Статья поступила 30.06.2020
Александр Люсый — известный исследователь в области гуманитарных наук, филолог, культуролог, литературный критик, философ, автор девяти книг, сотен статей и рецензий, член Союза российских писателей [5], Международной федерации журналистов, лауреат нескольких литературных конкурсов и премий [4, с. 210]. В должности профессора А.П. Люсый преподает в Институте кино и телевидения (ГИТР), и его новая книга «Русская литература как система локальных текстов» [3] представлена как учебное пособие для студентов, аспирантов и преподавателей гуманитарных факультетов. Однако для читателей его книги будет очевидно, что прикладной функционал не снижает высокого теоретического уровня книги, а как бы подчеркивает доступность изложения и востребованность в современной науке. Эта востребованность обусловлена тем, что книга А.П. Люсого посвящена анализу «культурных текстов» в постсемиотической перспективе, которую сам автор называет «посттопоровская перспектива», как бы подчеркивая, что исходной точкой его исследования является концепция русского и советского теоретика В.Н. Топорова, одного из основателей московско-тартуской семиотической школы, создателя концепта «петербургский текст» [6].

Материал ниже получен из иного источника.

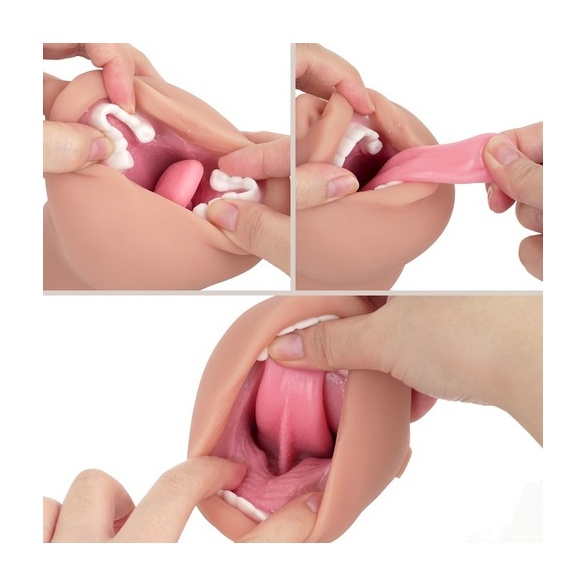 진실의 입 극상 로망 주의 아마가미 하드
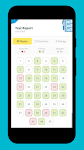 screenshot of SL - Students app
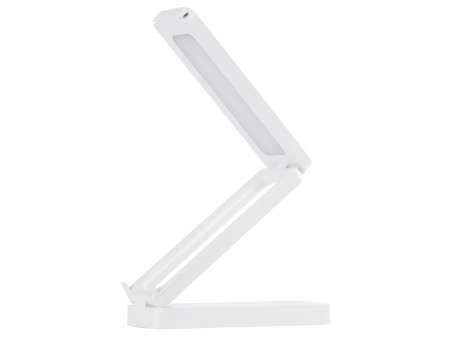 Складывающаяся настольная LED лампа Stack N, 3 Вт, белый (Р)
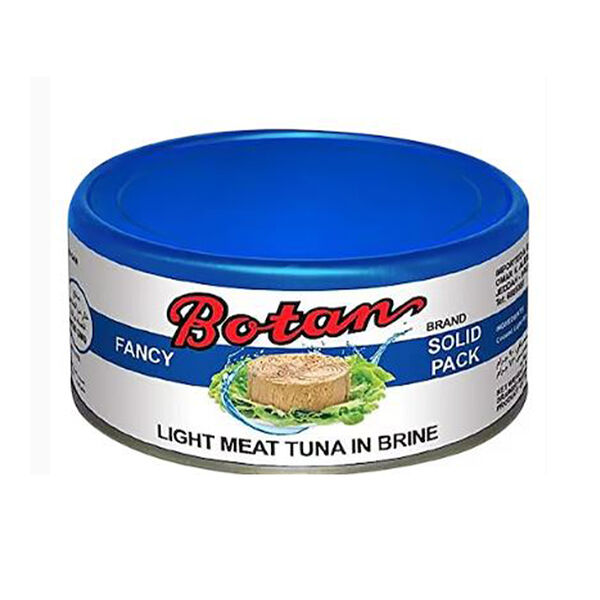 Botan Light Meat Tuna In Brine 185Gm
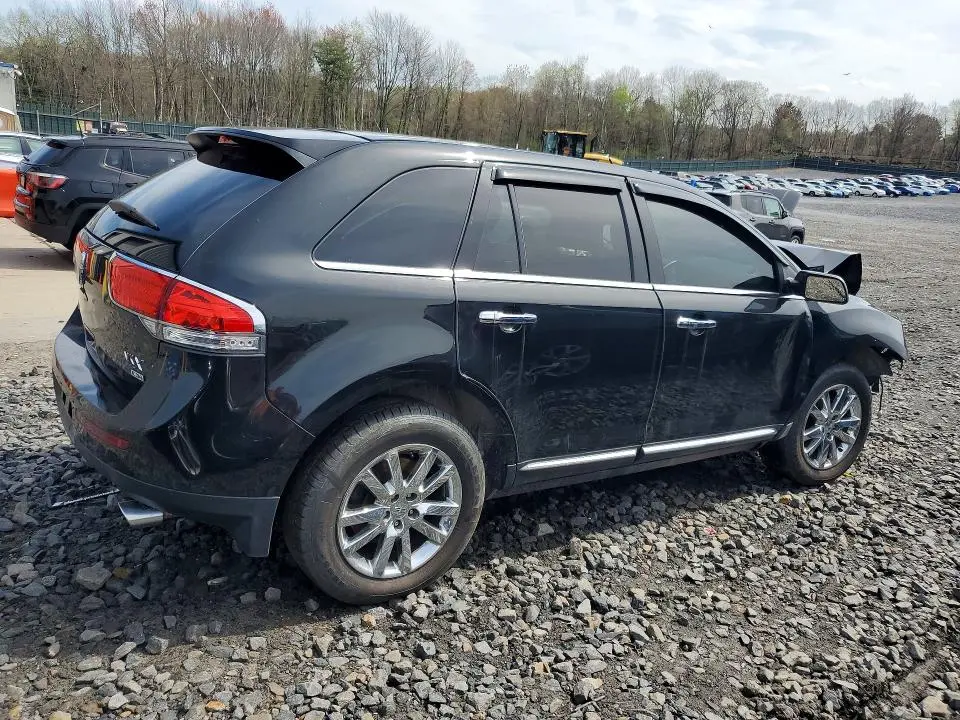 2014 LINCOLN MKX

Напомню, что концепт «петербургский текст», сформулированный В. Топоровым, был введен в гуманитарный дискурс как семиотическая модель, целостное «мифопорождающее устройство», которое генерирует экзистенциальные смыслы, символы, знаки и идентичности. Согласно Топорову, ядро «петербургского текста» составляют произведения А.С. Пушкина («Медный всадник», «Пиковая дама»), Н.В. Гоголя («Петербургские повести»), Ф.М. Достоевского («Бедные люди», «Преступление и наказание», «Идиот», «Подросток»), А.А. Блока и др. Из литературных сюжетов я вижу возможным выделить несколько наиболее характерных для «петербургского текста»: апокалиптический мотив города, построенного на границе культуры и цивилизации; миф о Петре, создателе города и империи; мотив богоборчества и тирании власти (пушкинский Евгений в «Медном всаднике»); мотив феникса (смерть и возрождение города); мотив безумия («Записки сумасшедшего» Гоголя); мотив призрачного и «коварного» города («Невский проспект» Гоголя); мотив противопоставления Петербурга и Москвы; мотив петербургской «машинерии» («Нос» Гоголя) и др. Эти мотивы, повторяясь и трансформируясь в разных произведениях, образуют своего рода «сверхтекст» и «миромоделирующее устройство», которое производит новые образы и смыслы «петербургского мифа» как символа империи, как модели глубинного самосознания и культурного самоописания.